QUOTE(Moulton @ Fri 2nd April 2010, 9:17pm)
QUOTE(Milton Roe @ Sat 3rd April 2010, 12:12am)
So what the heck compresses down 167 times?
167 replicates of the same old same old?
Sure, but I assume WP doesn't do that. They really do store one entire Wiki every time you make a single letter change, BUT it does them no good in compression, because to do that, they'd have to have some method of storing diffs-only, along with gold-standard flagged-whole versions every so often.
They don't do that, so their high compression ratio does NOT reflect all that redundancy of many versions that are almost the same. (IMG:
smilys0b23ax56/default/blink.gif) If they could tap into THAT, their text compression would be several orders BETTER. Note that this doesn't mean their retrieval time would be that much faster, though (see below).
Kelly and Anthony discussed this some time ago, I think. If you had a decent flagged versions you trusted, you could actually use the flagged versions to give you whole-image marker points to store completely, with diffs in between (assumed to be mostly crap, anyway). The worst that happens then if something goes
bzzzzzt is you have to go back to your last good whole back-up Wiki copy, which is your last good flagged version.

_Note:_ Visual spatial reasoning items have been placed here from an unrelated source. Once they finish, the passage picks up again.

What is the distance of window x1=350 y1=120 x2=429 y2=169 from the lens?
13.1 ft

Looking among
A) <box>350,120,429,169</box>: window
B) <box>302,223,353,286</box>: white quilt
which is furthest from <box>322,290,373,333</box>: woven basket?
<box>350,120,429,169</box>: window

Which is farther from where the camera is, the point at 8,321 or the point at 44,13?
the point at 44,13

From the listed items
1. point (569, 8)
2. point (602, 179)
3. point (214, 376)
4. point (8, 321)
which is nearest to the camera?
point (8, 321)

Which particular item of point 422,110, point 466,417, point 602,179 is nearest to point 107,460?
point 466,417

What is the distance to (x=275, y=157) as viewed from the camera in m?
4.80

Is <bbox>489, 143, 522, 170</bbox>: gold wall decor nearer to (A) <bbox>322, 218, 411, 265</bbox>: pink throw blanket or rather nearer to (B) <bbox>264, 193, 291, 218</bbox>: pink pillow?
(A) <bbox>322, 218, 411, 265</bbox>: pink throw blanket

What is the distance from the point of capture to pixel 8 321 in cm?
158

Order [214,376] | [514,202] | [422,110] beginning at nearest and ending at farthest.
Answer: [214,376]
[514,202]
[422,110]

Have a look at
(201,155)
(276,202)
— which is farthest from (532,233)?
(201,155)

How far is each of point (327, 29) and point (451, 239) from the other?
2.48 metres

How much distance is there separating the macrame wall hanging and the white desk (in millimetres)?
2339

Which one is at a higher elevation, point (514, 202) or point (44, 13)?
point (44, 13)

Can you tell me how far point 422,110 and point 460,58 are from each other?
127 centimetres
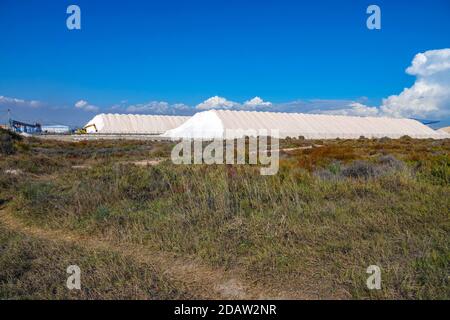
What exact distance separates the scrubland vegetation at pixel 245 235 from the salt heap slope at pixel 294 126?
34.5 metres

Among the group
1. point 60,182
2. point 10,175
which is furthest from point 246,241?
point 10,175

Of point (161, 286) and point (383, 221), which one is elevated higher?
point (383, 221)

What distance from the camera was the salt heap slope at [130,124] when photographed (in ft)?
205

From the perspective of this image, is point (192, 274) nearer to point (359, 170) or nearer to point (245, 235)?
point (245, 235)

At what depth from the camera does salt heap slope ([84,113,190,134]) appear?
62.6 metres

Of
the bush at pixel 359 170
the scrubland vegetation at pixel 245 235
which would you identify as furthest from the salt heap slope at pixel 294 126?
the scrubland vegetation at pixel 245 235

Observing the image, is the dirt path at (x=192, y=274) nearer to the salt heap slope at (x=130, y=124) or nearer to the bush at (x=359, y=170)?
the bush at (x=359, y=170)

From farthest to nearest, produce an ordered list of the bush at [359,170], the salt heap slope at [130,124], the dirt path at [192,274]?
the salt heap slope at [130,124], the bush at [359,170], the dirt path at [192,274]

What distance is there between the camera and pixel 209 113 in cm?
4994

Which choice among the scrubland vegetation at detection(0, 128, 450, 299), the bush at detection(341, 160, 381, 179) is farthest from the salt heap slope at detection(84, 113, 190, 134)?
the scrubland vegetation at detection(0, 128, 450, 299)

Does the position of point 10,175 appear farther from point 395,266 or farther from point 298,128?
point 298,128

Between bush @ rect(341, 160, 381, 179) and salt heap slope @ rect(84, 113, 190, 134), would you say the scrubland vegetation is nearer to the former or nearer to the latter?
bush @ rect(341, 160, 381, 179)

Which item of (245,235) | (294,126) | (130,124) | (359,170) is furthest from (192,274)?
(130,124)
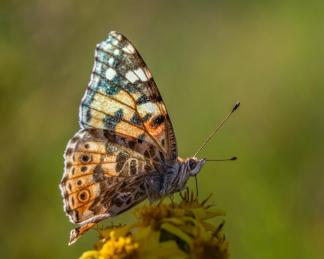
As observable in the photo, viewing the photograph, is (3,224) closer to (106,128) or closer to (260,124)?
(106,128)

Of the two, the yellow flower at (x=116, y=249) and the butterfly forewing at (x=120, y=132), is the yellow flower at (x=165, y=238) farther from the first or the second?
the butterfly forewing at (x=120, y=132)

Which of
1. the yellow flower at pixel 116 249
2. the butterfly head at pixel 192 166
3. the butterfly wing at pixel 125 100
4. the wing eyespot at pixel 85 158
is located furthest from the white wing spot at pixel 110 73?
the yellow flower at pixel 116 249

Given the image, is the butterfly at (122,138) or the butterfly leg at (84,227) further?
the butterfly at (122,138)

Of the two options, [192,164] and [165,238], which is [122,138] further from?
[165,238]

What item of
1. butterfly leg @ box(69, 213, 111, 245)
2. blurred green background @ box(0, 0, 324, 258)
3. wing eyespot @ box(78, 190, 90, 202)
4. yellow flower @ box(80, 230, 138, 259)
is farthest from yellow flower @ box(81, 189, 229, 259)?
blurred green background @ box(0, 0, 324, 258)

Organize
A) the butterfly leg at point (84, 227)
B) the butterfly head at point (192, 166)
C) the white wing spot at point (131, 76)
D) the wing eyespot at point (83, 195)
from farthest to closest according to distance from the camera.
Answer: the white wing spot at point (131, 76) → the butterfly head at point (192, 166) → the wing eyespot at point (83, 195) → the butterfly leg at point (84, 227)

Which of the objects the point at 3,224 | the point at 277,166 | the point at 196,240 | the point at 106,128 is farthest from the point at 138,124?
the point at 277,166

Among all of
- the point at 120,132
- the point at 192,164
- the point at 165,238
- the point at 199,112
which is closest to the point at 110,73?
the point at 120,132

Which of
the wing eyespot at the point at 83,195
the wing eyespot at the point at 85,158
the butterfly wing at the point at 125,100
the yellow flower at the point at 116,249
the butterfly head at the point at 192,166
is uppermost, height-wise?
the butterfly wing at the point at 125,100
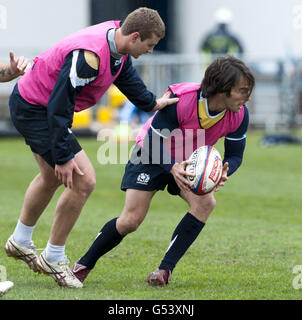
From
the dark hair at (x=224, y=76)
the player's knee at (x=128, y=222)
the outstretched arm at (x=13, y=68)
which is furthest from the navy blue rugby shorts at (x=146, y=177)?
the outstretched arm at (x=13, y=68)

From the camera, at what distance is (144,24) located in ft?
17.7

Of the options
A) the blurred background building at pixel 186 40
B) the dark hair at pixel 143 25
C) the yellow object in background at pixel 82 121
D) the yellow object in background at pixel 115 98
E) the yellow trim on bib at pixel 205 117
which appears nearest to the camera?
the dark hair at pixel 143 25

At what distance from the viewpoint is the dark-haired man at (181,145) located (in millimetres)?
5512

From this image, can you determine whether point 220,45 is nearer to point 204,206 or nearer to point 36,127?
point 204,206

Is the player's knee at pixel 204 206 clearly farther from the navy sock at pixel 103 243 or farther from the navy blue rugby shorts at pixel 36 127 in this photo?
the navy blue rugby shorts at pixel 36 127

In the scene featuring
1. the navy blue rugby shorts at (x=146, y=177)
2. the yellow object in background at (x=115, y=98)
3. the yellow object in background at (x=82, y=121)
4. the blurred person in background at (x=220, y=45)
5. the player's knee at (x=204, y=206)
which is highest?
the navy blue rugby shorts at (x=146, y=177)

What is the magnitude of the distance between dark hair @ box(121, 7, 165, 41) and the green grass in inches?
67.1

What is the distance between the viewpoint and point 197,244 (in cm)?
723

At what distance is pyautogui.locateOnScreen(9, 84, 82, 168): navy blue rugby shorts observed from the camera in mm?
5504

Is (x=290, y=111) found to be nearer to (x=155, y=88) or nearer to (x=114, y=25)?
(x=155, y=88)

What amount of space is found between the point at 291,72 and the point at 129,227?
12.9 meters

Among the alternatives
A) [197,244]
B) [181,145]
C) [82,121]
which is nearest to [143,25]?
[181,145]

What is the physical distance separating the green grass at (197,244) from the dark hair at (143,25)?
1705mm

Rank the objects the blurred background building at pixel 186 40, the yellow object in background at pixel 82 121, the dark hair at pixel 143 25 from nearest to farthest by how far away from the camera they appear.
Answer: the dark hair at pixel 143 25 → the yellow object in background at pixel 82 121 → the blurred background building at pixel 186 40
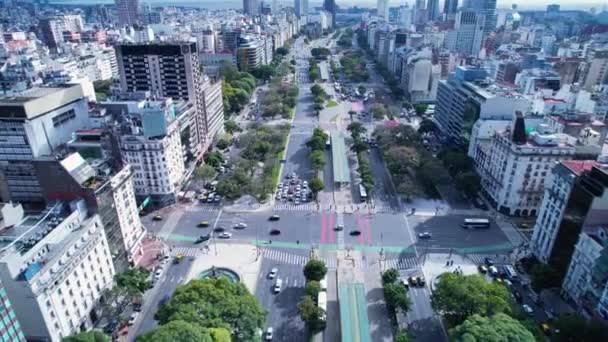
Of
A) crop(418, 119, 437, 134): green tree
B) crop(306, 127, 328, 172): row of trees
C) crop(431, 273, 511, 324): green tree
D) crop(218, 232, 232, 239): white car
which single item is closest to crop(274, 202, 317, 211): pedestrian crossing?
crop(218, 232, 232, 239): white car

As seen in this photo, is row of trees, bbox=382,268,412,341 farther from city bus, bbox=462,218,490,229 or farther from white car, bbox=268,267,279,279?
city bus, bbox=462,218,490,229

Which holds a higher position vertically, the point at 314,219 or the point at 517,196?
the point at 517,196

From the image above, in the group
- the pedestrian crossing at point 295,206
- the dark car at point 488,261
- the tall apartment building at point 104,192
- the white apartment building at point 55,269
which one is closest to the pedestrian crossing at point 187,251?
the tall apartment building at point 104,192

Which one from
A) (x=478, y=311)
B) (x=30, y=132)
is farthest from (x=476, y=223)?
(x=30, y=132)

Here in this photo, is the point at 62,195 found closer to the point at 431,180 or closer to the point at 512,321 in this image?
the point at 512,321

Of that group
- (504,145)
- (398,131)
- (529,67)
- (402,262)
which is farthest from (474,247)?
(529,67)

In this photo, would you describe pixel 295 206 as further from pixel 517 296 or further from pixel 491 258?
pixel 517 296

So, anyway, if you do all this stuff at the same time, flagged revisions actually helps your data compression by a huge amount. Kelly opined that it's not as you'd think, since it takes computation-cycles to restore versions from last-good-image-plus-the-series-diffs-since, but still, you save a lot. Anthony gave a link to some kind of mini-max tradeoff algorithm between compression and computation time to expand it from diffs.
Actually, the whole problem is fascinating, and because of its diff-edit structure, WP is a unique case that has its own unique mini-max solution. For some bunch of gurus this could be a really cool academic project.
Too bad WMF's whole mindset is never to pay for anything you can get somebody to do for you free. (IMG:
smilys0b23ax56/default/unhappy.gif)
But eventually, somebody will tackle this for a database like WP.